MINNEAPOLIS (WCCO) – The Minneapolis chapter of the NAACP is calling the decision not to charge the officers who shot and killed Thurman Blevins another example of a system that doesn’t value the lives of black men.
“Minnesotans, we must begin to ask ourselves why we continue to witness white police officers walk away after killing black men in cold blood,” the civil rights group said in a statement issued Tuesday.
“The killing of Thurman Blevins is systematic assassination,” the statement continues. “Our current system has robbed children of a father and relatives of a loved one. This time it was Thurman Blevins, next time it could be you or your loved ones.”
Blevins, a 31-year-old black man, was fatally shot by two police officers last month in north Minneapolis.
Officials say officers Justin Schmidt and Ryan Kelly responded to a 911 call on June 23 of a man shooting a gun into the ground and the air.
Body camera footage shows that when the officers pulled up to Blevins, a chase immediately ensued.
The chase spanned several blocks, with the officers commanding Blevins to drop his gun. They also threatened to shoot him several times.
Blevins shouts back at the officers. “Leave me alone,” he says. “Please don’t shoot me.”
After the chase turned into an alley, the officers shot Blevins. He died of multiple gunshot wounds. Investigators say they found a gun next to his body, as well as a spent shell casing.
On Monday, Hennepin County Attorney Mike Freeman announced his decision not to pursue charges against Schmidt and Kelly.
He defended his decision by saying that Blevins fled officers with a loaded gun, failed to follow officers’ commands and pointed a gun toward the officers.
Blevins’ family and community members have maintained that the officers should not have used deadly force.
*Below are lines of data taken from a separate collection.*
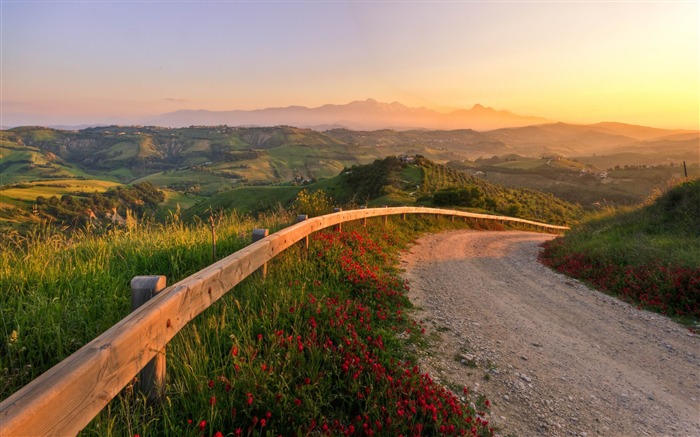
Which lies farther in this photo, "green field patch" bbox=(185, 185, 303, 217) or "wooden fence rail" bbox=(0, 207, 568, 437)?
"green field patch" bbox=(185, 185, 303, 217)

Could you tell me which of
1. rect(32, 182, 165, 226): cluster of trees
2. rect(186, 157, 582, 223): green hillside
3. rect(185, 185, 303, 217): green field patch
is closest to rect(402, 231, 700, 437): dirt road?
rect(186, 157, 582, 223): green hillside

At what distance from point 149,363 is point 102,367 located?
865 millimetres

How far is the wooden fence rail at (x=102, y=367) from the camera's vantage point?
1536 millimetres

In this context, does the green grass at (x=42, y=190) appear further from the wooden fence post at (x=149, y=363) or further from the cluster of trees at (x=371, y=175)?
the wooden fence post at (x=149, y=363)

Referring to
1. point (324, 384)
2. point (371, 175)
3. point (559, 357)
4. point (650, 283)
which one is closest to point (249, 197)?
point (371, 175)

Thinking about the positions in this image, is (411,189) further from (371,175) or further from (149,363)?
(149,363)

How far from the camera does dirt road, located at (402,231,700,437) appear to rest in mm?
3961

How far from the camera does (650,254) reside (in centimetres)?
938

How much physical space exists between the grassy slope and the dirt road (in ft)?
2.51

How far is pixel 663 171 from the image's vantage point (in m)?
123

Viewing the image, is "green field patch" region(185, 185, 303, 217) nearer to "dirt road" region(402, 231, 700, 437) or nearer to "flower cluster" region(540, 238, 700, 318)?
"flower cluster" region(540, 238, 700, 318)

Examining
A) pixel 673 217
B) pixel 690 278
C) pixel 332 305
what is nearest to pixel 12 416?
pixel 332 305

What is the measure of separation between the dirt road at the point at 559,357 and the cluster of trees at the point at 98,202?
2610 inches

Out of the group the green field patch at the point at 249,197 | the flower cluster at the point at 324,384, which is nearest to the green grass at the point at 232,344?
the flower cluster at the point at 324,384
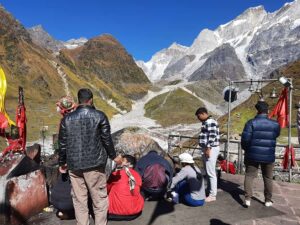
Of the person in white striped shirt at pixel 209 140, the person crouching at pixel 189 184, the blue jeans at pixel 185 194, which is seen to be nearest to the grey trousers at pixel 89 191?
the person crouching at pixel 189 184

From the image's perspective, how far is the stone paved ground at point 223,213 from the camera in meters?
6.65

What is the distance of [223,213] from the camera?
7148mm

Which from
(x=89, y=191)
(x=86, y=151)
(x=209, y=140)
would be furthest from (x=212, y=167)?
(x=86, y=151)

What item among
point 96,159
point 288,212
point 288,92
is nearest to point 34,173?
point 96,159

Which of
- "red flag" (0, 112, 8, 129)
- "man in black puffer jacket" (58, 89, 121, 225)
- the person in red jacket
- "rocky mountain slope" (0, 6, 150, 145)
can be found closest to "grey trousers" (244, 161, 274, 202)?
the person in red jacket

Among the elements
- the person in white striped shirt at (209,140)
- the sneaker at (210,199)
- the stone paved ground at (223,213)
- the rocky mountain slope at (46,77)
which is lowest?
the stone paved ground at (223,213)

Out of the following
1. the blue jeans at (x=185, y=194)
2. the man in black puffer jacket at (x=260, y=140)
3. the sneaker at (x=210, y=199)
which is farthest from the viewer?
the sneaker at (x=210, y=199)

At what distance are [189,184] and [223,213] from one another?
0.87m

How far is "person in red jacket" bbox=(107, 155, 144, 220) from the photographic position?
6.52 meters

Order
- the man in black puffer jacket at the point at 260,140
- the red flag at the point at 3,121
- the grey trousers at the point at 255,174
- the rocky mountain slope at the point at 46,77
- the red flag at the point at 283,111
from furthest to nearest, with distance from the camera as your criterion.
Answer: the rocky mountain slope at the point at 46,77, the red flag at the point at 283,111, the grey trousers at the point at 255,174, the man in black puffer jacket at the point at 260,140, the red flag at the point at 3,121

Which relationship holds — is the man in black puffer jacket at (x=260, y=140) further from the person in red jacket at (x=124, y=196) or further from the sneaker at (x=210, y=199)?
the person in red jacket at (x=124, y=196)

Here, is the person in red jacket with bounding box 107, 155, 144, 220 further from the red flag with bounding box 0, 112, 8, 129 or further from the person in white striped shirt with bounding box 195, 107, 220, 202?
the red flag with bounding box 0, 112, 8, 129

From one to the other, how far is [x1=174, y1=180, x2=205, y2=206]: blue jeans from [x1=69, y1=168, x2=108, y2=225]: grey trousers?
238 cm

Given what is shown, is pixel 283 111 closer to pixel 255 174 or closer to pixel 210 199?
pixel 255 174
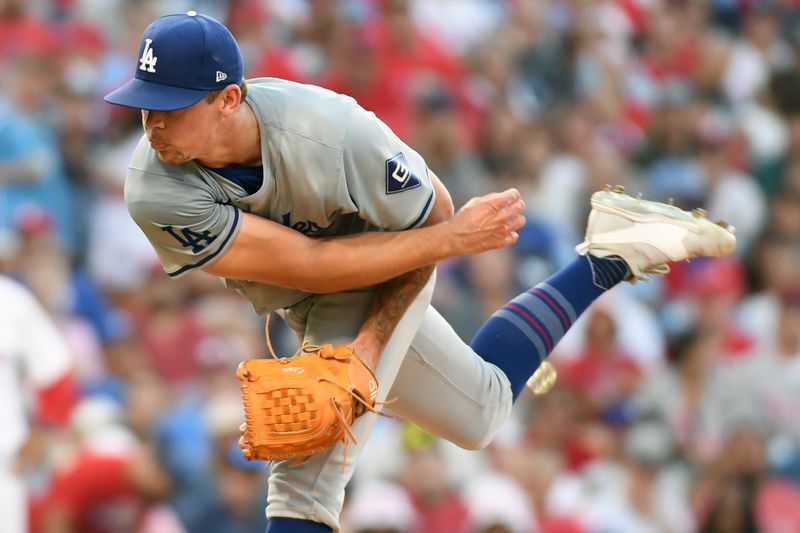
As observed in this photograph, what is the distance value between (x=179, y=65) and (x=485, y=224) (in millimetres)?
936

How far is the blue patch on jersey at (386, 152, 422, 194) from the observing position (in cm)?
394

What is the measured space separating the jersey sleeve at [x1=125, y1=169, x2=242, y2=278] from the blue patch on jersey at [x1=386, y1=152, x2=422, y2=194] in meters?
0.42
They say that Blevins was not an immediate threat, and officer didn’t deescalate the situation.
The NAACP says that the officers did not see Thurman Blevins’ humanity.
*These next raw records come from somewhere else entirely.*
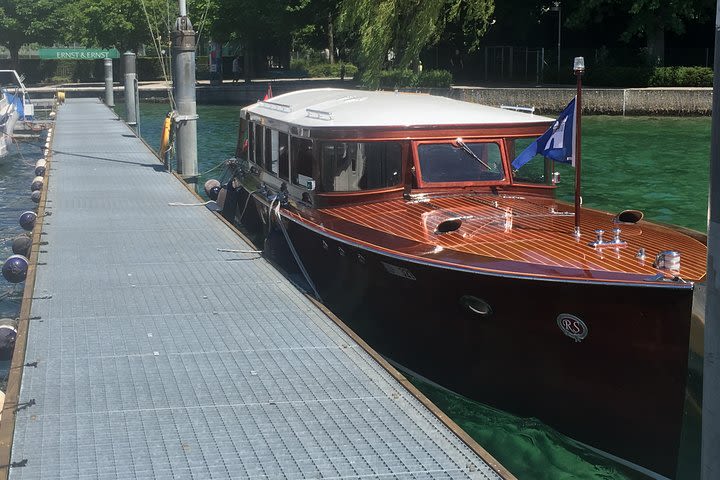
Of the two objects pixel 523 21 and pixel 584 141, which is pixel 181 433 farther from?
pixel 523 21

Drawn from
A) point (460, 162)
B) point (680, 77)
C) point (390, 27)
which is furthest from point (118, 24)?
point (460, 162)

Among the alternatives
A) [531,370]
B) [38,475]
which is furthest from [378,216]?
[38,475]

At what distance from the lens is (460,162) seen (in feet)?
37.4

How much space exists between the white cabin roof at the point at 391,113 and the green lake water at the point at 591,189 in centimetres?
312

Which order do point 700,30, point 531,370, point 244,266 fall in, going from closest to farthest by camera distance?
→ point 531,370 < point 244,266 < point 700,30

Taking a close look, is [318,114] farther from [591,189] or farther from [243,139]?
[591,189]

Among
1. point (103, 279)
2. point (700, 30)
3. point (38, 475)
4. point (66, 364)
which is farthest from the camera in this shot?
point (700, 30)

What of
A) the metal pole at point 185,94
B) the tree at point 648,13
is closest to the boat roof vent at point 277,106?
the metal pole at point 185,94

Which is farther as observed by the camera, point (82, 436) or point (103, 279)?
point (103, 279)

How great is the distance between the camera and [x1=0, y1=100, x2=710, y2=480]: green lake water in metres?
8.63

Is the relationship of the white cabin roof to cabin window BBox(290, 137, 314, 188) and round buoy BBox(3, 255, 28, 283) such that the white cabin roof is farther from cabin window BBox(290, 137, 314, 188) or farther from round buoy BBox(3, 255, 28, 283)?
round buoy BBox(3, 255, 28, 283)

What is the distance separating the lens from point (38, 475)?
19.0 ft

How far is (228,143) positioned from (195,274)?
23.7 m

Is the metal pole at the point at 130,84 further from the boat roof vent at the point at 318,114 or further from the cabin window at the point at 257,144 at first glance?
the boat roof vent at the point at 318,114
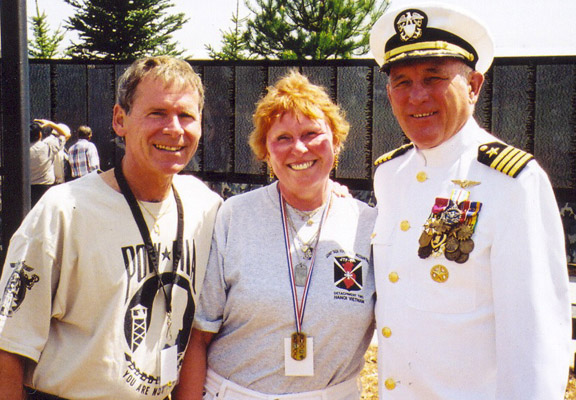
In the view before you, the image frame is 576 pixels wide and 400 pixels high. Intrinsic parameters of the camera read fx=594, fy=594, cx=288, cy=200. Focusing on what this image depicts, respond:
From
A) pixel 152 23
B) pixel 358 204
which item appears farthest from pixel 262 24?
pixel 358 204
“They were called to the scene for a non-life threatening situation and ended up killing a man,” the group’s statement said. “From the beginning, the officers had no intention on deescalating the situation. In fact, they did the exact opposite by screaming, cursing and threatening his life in the presence of a child and a woman.”
The NAACP also highlighted the county attorney’s different response to the police shooting of Justine Ruszczyk Damond, a white woman killed last year after she called 911 to report a possible assault in the alley behind her south Minneapolis home.
One of the responding officers, Mohamed Noor, shot her in the stomach while sitting in a squad car. She died at the scene.
After months of investigation, Freeman charged Noor, a black Somali man, with murder and manslaughter.
“In Minnesota, it appears you can only be a victim when you are white and police are only prosecuted when they are black,” the NAACP said.
On Monday, Freeman said his relatively quick decision in the Blevins case was due to the availability of body camera footage and because the officers involved spoke with investigators.
In the Damond shooting, the officers failed to activate their body cameras, and the officers didn’t talk to investigators. It took eight months before he decided to charge Noor.